** begin Source passage **

Nowadays, traditional educational techniques can be  effectively supplemented by technology as demonstrated by Sal Khan and his Khan Academy. Students learn at their own pace until they are satisfied that they have mastered a topic through video instruction and interactive computer exercises.

Some classroom teachers have found that the traditional model of teaching can be turned on its head with much better results. Instead of lecturing in class and assigning homework exercises, students are asked to watch Khan videos at home so that class time can be better used to work on exercises, with individual attention given to students who are stuck — attention from both the teacher and from other students who “get it”.

All the knowledge of the world is potentially accessible to humanity right in their homes through the internet. It is like the Library of Alexandria raised to the Nth power. Just as the big box stores are being eclipsed by online retailers, the current education model is becoming obsolete. An expensive diploma doesn’t guarantee a million extra dollars over the course of a lifetime of employment as it once did; indeed, you’ll be lucky to break even. Watch the video College Conspiracy for more details (but beware of the NIA).

** end Source passage **
** begin Rows **

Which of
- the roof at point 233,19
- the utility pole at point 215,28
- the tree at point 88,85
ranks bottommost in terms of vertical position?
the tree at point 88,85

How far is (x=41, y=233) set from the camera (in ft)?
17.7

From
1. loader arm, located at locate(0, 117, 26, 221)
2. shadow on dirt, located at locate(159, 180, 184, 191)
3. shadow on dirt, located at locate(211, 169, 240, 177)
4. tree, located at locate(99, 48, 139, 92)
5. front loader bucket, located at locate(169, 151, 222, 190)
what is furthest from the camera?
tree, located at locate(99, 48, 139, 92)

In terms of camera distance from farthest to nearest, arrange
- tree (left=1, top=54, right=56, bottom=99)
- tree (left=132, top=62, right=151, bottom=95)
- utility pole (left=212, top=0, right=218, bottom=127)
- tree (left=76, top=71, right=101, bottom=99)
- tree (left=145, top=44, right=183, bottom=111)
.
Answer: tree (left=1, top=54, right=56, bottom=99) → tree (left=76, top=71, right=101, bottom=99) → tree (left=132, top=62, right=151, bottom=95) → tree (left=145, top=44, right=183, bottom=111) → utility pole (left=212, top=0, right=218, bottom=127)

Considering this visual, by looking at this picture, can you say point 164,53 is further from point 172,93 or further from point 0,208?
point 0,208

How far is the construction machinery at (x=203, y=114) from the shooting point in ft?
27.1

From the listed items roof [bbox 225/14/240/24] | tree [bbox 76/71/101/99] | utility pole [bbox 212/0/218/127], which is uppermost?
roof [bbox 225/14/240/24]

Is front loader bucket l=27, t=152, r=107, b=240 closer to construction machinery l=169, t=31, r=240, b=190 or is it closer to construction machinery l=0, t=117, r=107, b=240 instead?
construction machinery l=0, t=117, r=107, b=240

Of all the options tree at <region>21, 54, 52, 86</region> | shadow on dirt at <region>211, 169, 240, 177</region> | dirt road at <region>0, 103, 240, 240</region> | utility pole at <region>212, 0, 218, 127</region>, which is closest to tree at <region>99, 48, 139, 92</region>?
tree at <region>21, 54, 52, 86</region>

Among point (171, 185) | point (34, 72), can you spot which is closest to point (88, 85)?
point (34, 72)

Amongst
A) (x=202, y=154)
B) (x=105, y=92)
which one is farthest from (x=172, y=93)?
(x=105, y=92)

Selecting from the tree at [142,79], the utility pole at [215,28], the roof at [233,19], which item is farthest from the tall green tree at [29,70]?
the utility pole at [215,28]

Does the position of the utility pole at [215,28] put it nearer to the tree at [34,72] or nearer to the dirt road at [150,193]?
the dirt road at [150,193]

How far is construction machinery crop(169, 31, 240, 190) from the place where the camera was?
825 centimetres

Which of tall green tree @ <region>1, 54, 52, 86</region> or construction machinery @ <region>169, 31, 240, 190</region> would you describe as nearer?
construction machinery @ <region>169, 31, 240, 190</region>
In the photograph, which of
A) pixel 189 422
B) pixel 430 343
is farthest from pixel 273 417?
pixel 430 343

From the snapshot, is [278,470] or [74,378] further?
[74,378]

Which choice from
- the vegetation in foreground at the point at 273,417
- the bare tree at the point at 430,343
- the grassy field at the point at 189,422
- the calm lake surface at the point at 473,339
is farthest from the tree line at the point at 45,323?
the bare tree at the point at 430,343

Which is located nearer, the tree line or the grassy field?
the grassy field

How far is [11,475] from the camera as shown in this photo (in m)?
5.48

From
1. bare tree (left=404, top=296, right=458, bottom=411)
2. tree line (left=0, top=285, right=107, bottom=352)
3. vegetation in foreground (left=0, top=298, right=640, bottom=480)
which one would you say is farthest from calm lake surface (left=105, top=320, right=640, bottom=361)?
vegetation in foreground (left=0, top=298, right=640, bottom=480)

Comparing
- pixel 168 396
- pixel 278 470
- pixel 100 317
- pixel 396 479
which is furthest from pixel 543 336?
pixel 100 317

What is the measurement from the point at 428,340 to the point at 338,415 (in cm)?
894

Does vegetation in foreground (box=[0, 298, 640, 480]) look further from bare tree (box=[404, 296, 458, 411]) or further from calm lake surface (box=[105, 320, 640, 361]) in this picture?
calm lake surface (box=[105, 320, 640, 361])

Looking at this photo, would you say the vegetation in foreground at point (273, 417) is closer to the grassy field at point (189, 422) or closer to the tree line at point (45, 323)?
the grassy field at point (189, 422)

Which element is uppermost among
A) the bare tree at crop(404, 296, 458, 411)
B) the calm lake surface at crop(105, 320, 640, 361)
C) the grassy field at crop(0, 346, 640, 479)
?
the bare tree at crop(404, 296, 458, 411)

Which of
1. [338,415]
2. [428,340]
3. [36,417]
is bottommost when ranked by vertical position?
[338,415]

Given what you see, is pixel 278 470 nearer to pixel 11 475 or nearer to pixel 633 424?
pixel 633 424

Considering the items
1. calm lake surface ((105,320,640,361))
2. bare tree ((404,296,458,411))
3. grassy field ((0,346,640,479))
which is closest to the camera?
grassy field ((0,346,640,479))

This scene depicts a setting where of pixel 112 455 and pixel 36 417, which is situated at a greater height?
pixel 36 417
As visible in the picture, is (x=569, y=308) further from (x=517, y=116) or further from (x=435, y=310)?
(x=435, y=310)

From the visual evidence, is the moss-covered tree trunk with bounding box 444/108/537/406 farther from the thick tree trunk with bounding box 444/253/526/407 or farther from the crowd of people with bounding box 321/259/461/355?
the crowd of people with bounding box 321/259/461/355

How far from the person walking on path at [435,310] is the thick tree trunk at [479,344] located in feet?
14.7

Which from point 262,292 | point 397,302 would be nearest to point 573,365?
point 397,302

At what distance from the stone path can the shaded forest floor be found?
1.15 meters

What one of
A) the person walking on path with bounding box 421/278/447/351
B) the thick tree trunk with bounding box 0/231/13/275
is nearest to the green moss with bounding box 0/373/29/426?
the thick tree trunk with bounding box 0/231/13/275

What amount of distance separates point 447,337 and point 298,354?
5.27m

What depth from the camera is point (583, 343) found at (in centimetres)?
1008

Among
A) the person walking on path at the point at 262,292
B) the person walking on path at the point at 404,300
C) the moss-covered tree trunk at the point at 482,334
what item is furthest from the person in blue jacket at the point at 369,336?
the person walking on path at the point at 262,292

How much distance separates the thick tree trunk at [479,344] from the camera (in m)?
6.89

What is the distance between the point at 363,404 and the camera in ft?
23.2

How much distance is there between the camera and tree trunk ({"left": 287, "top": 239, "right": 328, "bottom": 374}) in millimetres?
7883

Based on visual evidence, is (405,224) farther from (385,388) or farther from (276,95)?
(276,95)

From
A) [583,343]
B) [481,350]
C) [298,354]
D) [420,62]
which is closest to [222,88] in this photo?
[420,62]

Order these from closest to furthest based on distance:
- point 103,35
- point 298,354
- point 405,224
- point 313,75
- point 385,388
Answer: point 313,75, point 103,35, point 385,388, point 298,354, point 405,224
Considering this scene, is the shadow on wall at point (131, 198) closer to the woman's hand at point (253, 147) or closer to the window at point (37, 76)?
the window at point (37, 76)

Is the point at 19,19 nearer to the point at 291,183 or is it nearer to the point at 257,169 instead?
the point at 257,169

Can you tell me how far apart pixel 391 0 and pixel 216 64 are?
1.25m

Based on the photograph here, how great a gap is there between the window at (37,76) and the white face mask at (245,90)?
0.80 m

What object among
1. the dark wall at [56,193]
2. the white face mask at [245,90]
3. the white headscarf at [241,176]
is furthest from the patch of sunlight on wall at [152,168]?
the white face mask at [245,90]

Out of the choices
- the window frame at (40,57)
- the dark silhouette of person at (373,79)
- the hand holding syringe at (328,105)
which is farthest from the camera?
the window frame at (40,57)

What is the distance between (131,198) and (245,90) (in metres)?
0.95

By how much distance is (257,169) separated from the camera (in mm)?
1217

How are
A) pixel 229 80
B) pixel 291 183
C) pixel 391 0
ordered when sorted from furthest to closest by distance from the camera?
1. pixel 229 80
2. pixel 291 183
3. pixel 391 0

** end Rows **

## What is expected
Copy out the entire passage on Khan Academy and online learning word for word. None of the items are needed here.

## Output
Nowadays, traditional educational techniques can be  effectively supplemented by technology as demonstrated by Sal Khan and his Khan Academy. Students learn at their own pace until they are satisfied that they have mastered a topic through video instruction and interactive computer exercises.

Some classroom teachers have found that the traditional model of teaching can be turned on its head with much better results. Instead of lecturing in class and assigning homework exercises, students are asked to watch Khan videos at home so that class time can be better used to work on exercises, with individual attention given to students who are stuck — attention from both the teacher and from other students who “get it”.

All the knowledge of the world is potentially accessible to humanity right in their homes through the internet. It is like the Library of Alexandria raised to the Nth power. Just as the big box stores are being eclipsed by online retailers, the current education model is becoming obsolete. An expensive diploma doesn’t guarantee a million extra dollars over the course of a lifetime of employment as it once did; indeed, you’ll be lucky to break even. Watch the video College Conspiracy for more details (but beware of the NIA).